En los días siguientes a mi llegada de Polonia empecé a trabajar en la Universidad Católica en La Paz.

Allí, gracias a la sincera bondad y al apoyo de monseñor Genaro Pratta, Rector de la Universidad, materialicé mi primer proyecto para vivir en Bolivia.

—Formar un grupo de jóvenes que sean como los aprendices de los pintores del renacimiento —le comenté a Villalpando— Hacer un equipo de líderes de nuevos movimientos musicales para Bolivia —insistí.

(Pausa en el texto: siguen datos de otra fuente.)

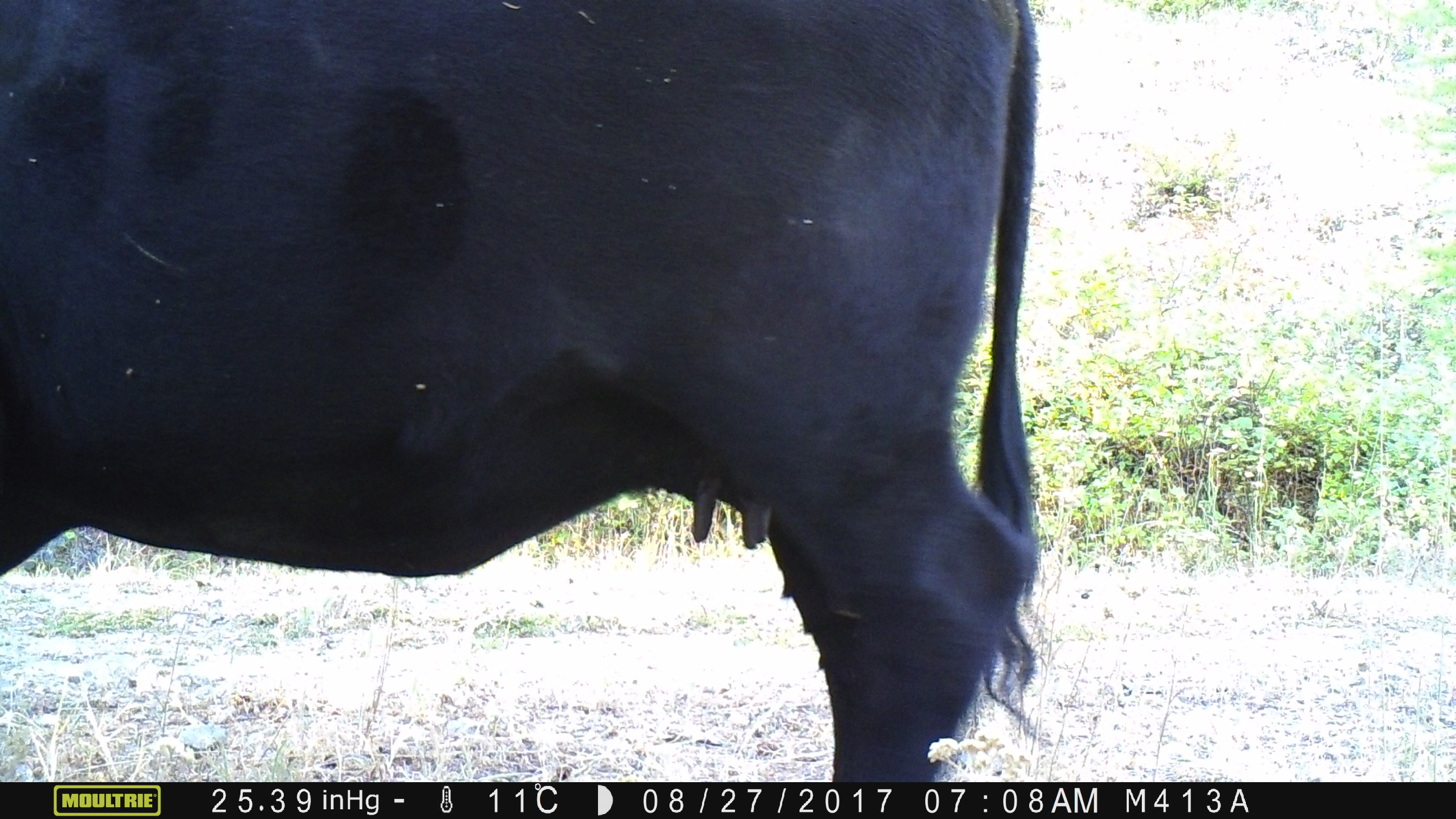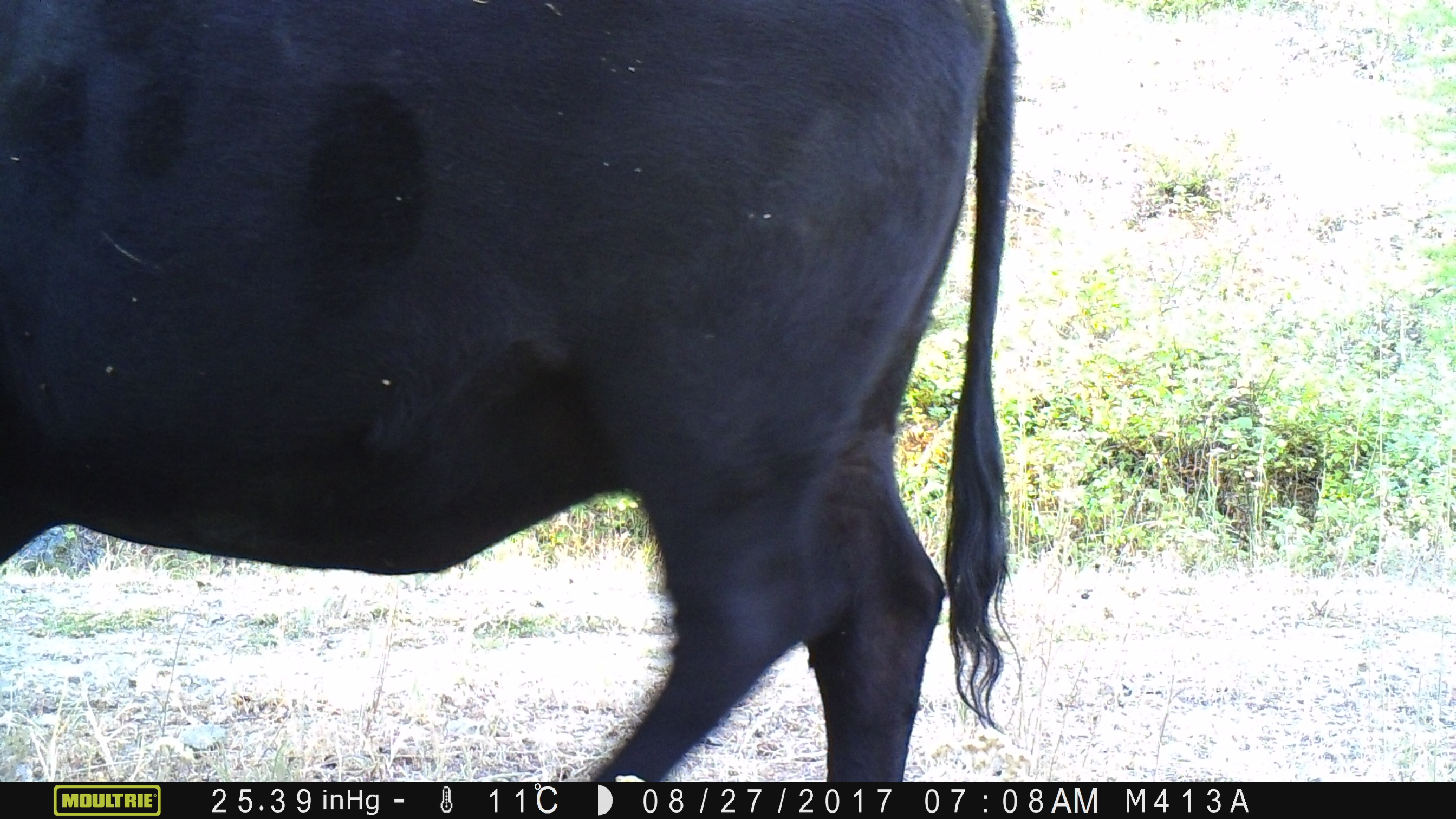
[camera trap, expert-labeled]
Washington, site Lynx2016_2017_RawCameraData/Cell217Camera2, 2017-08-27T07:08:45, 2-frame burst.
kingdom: Animalia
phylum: Chordata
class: Mammalia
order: Artiodactyla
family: Bovidae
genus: Bos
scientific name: Bos taurus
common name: domestic cattle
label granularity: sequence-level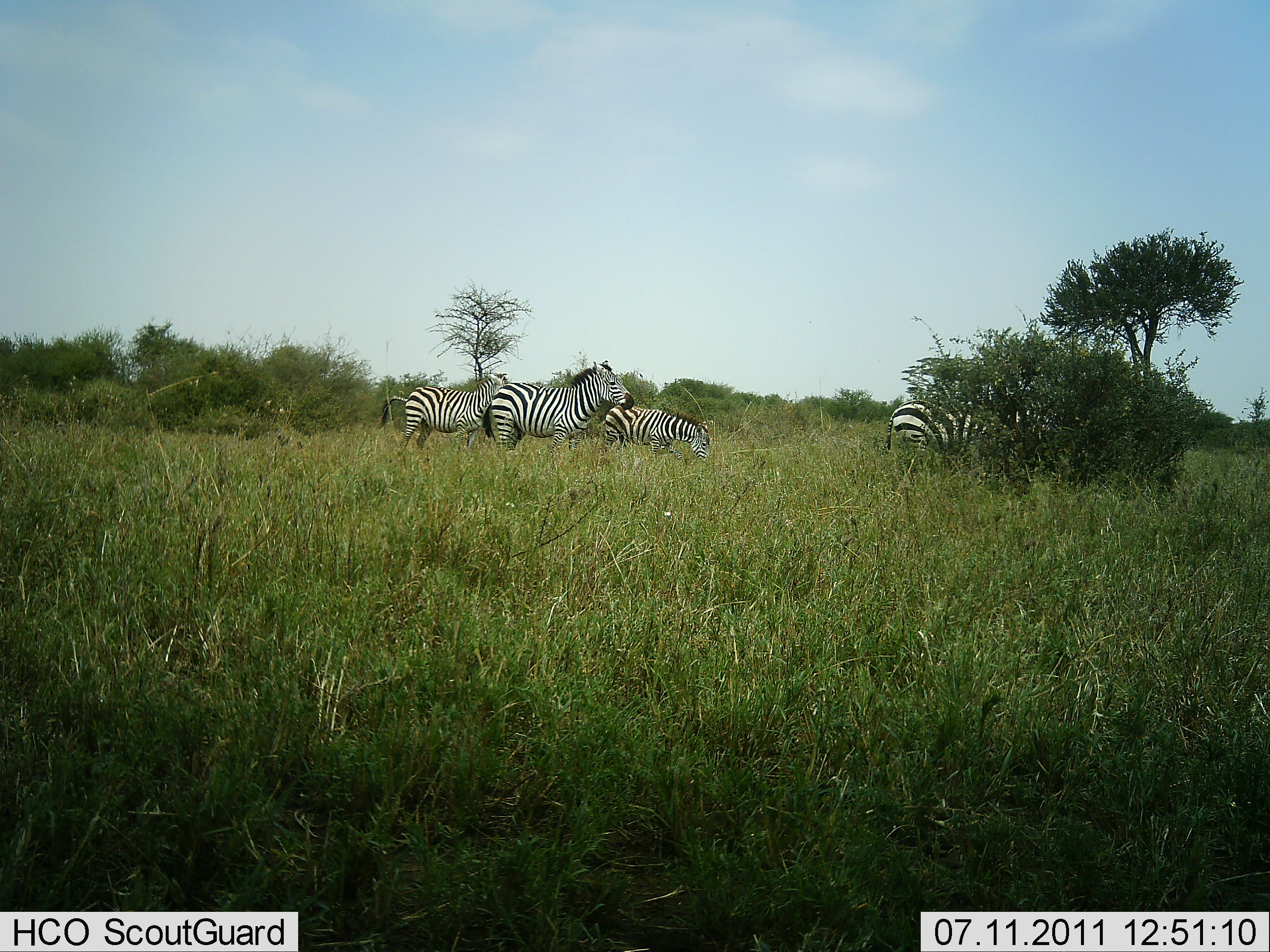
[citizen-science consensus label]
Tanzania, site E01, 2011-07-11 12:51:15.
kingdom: Animalia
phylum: Chordata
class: Mammalia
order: Perissodactyla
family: Equidae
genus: Equus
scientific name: Equus quagga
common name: plains zebra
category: zebra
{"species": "zebra (plains zebra) (Equus quagga)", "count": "4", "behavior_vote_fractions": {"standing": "83%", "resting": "0%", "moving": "17%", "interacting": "0%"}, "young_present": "0%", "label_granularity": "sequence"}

Él recogió la idea con entusiasmo y rápidamente se unió al proyecto. Estábamos felices, teníamos quien nos apoye y, entonces, empezaron a aparecer los futuros estudiantes a los que seleccionamos, entre muchos, como escogiéndolos para una aventura heroica y sin retorno. Así se formó el Taller de Música en la Universidad Católica. Eran ya los años setenta y las turbulencias políticas y sociales en Bolivia no parecían tener solución ninguna, y ahí estuvimos con Villalpando aprendiendo o enseñando música —quién lo sabe— y diciendo que es en Bolivia donde hay que vivir. O "vivirse" como diría Villalpando con ese su tonillo festivo, inventando palabras como si tal fuera.

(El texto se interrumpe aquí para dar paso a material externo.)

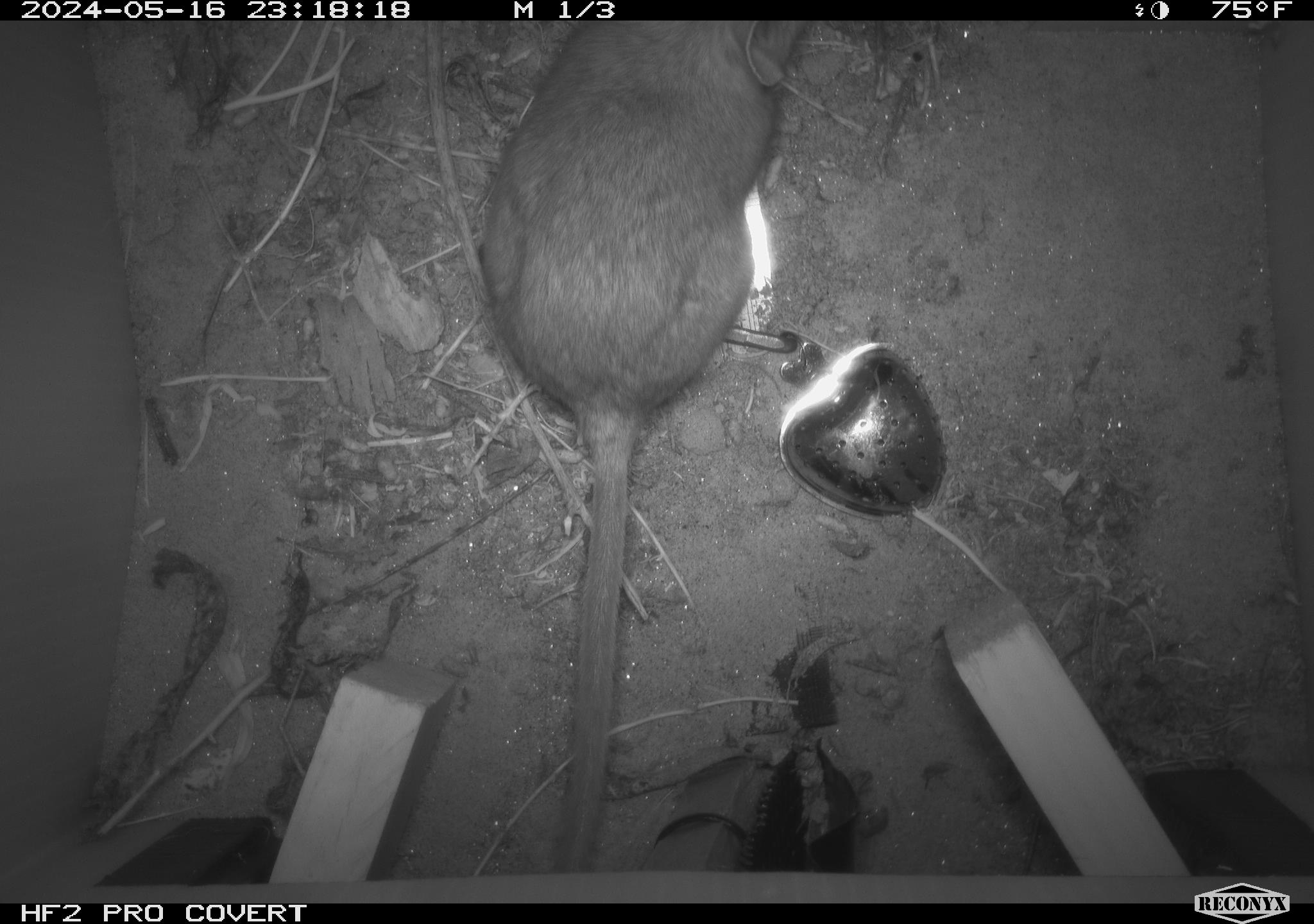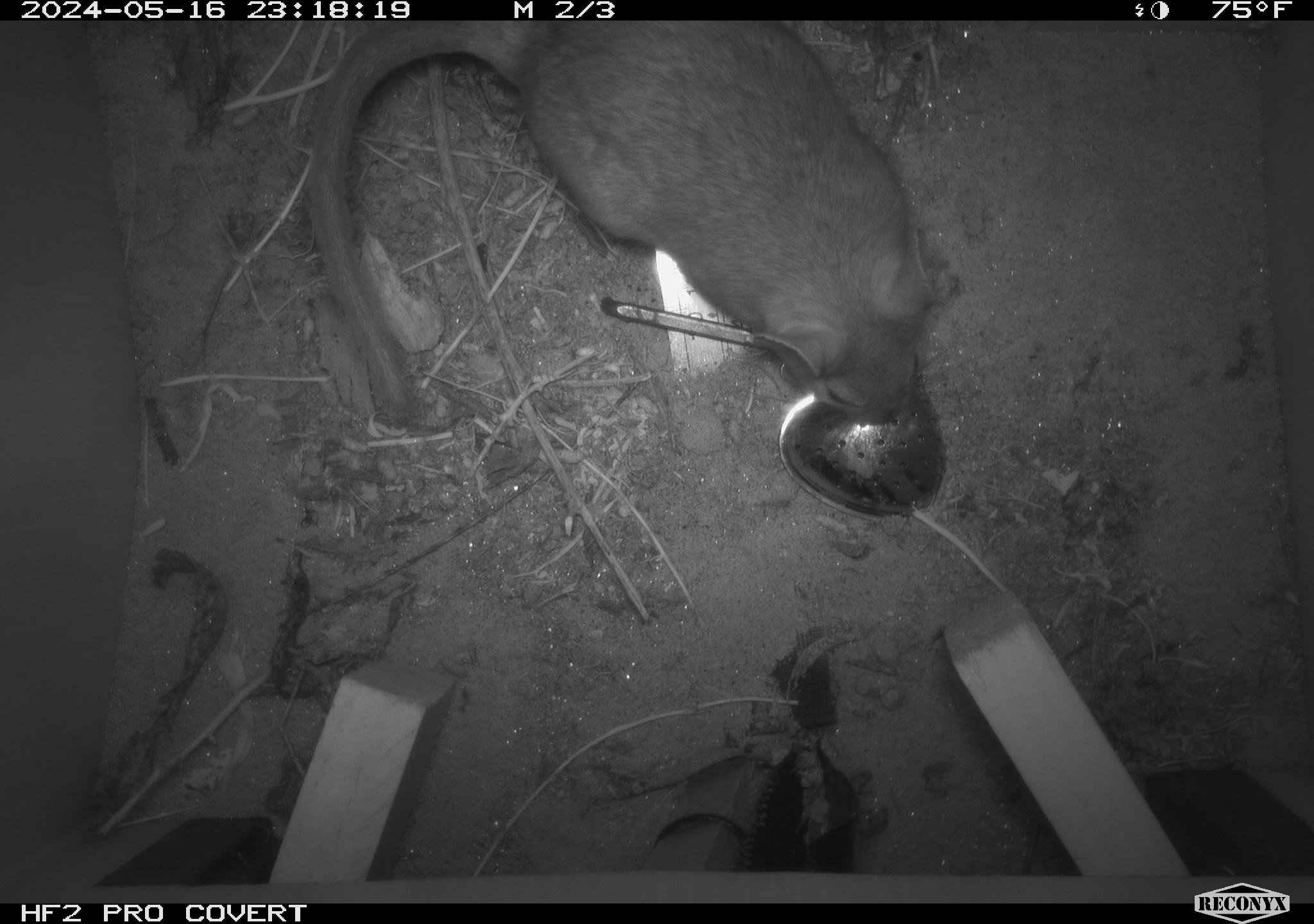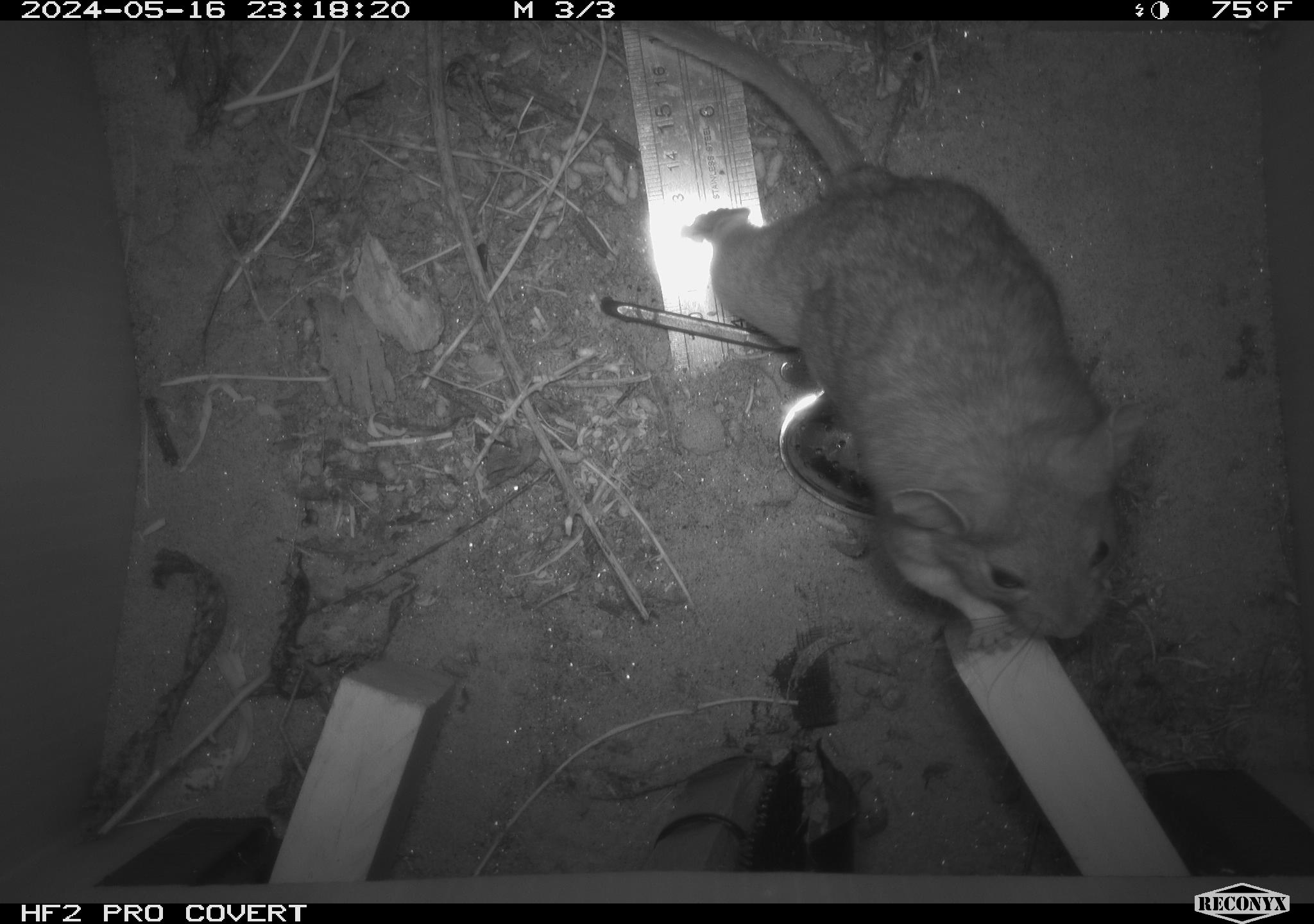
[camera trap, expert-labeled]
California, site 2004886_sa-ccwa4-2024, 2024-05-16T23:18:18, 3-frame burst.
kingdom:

Nuestro entusiasmo no conocía límites, estábamos seguros de estar cavando surcos que irritaban a la necedad circundante, pero la firmeza de nuestras proposiciones pedagógicas no parecía arredrarse ante las circunstancias que, a veces, eran adversas. Pero el proyecto era bueno y había que seguir. Y seguimos pese a todo.

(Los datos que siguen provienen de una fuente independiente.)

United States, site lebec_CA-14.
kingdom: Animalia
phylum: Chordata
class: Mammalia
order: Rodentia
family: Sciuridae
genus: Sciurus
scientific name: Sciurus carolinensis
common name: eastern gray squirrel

Han pasado muchos años —más de veinte— los recuerdos se mezclan en mi mente y en la bruma de la lejanía me veo entre júbilos, desavenencias, malos ratos, buenos momentos y esperanzas (siempre esperanzas, así de "cursis y dulzonas", si se quiere). A mi alrededor próximo y remoto he visto pasar a los "muchachos" del Taller de Música, algunos con rostros sorprendidos, otros —los menos osados— buscando nuevos horizontes fuera de Bolivia; otros vacilantes por su atasco en el camino y alguno haciéndole frente a la empresa maravillosa de vivir en Bolivia. ¿Será que, a veces, la juventud es incapaz de seguir el ritmo de su tiempo? Yo creo que así como la naturaleza tiende a la vida, la vida tiende a la fuerza y ante ella se inclina.

Ya luego los perdí de vista a todos, me fui a Italia como para cumplir un deber espiritual conmigo mismo, tratando de sobrellevar con dignidad mis propias angustias interiores. Y ahí quedaron los once músicos formados en el Taller.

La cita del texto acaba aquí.